--- BEGIN Supplied material ---

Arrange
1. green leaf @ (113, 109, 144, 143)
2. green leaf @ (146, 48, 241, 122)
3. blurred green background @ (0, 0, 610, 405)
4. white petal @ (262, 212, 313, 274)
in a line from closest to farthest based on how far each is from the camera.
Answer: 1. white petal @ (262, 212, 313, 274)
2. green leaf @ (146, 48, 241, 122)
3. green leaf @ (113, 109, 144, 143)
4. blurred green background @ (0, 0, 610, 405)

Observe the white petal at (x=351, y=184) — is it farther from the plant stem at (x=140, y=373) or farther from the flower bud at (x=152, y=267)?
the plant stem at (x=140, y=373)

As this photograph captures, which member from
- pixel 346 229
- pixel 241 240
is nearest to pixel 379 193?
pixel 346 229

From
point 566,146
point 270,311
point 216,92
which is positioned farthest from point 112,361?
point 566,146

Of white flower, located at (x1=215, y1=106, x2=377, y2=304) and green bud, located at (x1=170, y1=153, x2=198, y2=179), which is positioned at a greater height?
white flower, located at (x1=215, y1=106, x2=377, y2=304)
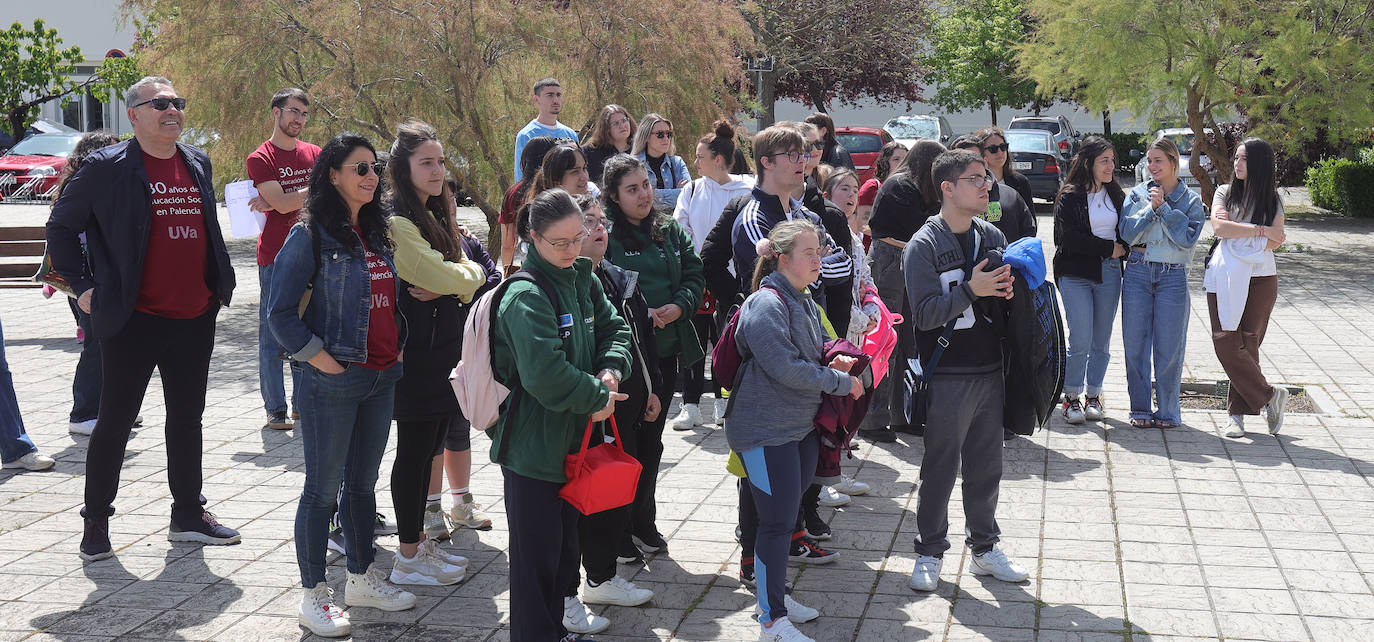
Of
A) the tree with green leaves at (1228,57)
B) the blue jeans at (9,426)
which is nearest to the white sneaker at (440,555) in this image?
the blue jeans at (9,426)

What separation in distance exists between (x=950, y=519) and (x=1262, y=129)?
1306 cm

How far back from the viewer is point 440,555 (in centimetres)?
525

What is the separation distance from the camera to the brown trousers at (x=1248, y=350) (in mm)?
7562

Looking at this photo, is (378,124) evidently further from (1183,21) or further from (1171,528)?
(1183,21)

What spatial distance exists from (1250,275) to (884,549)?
11.8ft

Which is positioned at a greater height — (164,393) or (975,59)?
(975,59)

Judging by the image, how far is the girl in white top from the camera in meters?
7.57

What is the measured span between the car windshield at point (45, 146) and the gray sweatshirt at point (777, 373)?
26380 mm

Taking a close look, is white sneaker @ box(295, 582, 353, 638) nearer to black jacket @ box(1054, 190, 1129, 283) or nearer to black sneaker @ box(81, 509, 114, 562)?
black sneaker @ box(81, 509, 114, 562)

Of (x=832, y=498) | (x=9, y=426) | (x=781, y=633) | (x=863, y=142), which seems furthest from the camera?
(x=863, y=142)

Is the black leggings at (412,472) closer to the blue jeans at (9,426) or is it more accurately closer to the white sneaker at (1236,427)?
the blue jeans at (9,426)

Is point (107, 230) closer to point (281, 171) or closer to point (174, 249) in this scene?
point (174, 249)

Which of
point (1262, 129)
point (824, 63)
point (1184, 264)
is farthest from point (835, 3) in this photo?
point (1184, 264)

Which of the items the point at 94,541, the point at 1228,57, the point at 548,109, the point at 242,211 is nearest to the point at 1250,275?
the point at 548,109
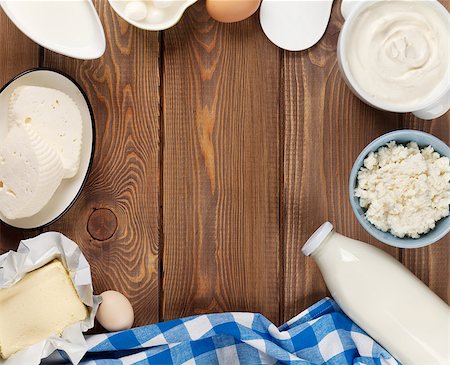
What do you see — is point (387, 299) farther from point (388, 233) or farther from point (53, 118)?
point (53, 118)

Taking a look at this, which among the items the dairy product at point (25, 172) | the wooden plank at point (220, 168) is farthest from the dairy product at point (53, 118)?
the wooden plank at point (220, 168)

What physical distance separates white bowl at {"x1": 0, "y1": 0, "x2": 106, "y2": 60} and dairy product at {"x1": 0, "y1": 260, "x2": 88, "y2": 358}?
25 centimetres

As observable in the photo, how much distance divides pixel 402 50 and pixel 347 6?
0.09m

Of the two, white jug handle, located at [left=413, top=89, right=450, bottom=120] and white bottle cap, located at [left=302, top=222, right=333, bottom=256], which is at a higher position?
white jug handle, located at [left=413, top=89, right=450, bottom=120]

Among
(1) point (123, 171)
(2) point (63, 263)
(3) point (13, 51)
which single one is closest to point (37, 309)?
(2) point (63, 263)

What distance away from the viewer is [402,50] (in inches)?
29.6

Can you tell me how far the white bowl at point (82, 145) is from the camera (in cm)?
81

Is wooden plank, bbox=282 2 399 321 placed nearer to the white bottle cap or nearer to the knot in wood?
the white bottle cap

--- END Supplied material ---

**Given request**. Leave out each picture and extract the lines from the one containing "Is point (107, 230)" through the end of the records above, inclusive, exactly as they stand.

**Final answer**.
Is point (107, 230) closer to point (281, 171) or closer to point (174, 249) in this scene?
point (174, 249)

Which of
point (1262, 129)
point (824, 63)
point (1184, 264)
is farthest from point (835, 3) in this photo?
point (1184, 264)

Which of the items the point at 94,541, the point at 1228,57, the point at 548,109, the point at 242,211 is nearest to the point at 1250,275?
the point at 548,109
What do you see — is point (387, 299) farther from point (388, 233) or farther from point (53, 118)?
point (53, 118)

Taking a look at this, which among the items the dairy product at point (25, 172) | the wooden plank at point (220, 168) is farthest from the dairy product at point (53, 118)?
the wooden plank at point (220, 168)

What physical distance separates white bowl at {"x1": 0, "y1": 0, "x2": 106, "y2": 60} and dairy product at {"x1": 0, "y1": 260, "x2": 88, "y2": 358}?
25 centimetres

As observable in the photo, how much distance divides pixel 402 50 and pixel 347 6?
0.09m

Of the two, white jug handle, located at [left=413, top=89, right=450, bottom=120] and white bottle cap, located at [left=302, top=222, right=333, bottom=256], which is at a higher position?
white jug handle, located at [left=413, top=89, right=450, bottom=120]

Among
(1) point (123, 171)
(2) point (63, 263)
(3) point (13, 51)
which single one is closest to point (37, 309)?
(2) point (63, 263)

What distance away from the viewer is [402,50] (in inches)?
29.6

Can you tell me how far the white bowl at point (82, 145) is from the camera (in cm)?
81

Is wooden plank, bbox=282 2 399 321 placed nearer to the white bottle cap or nearer to the knot in wood?
the white bottle cap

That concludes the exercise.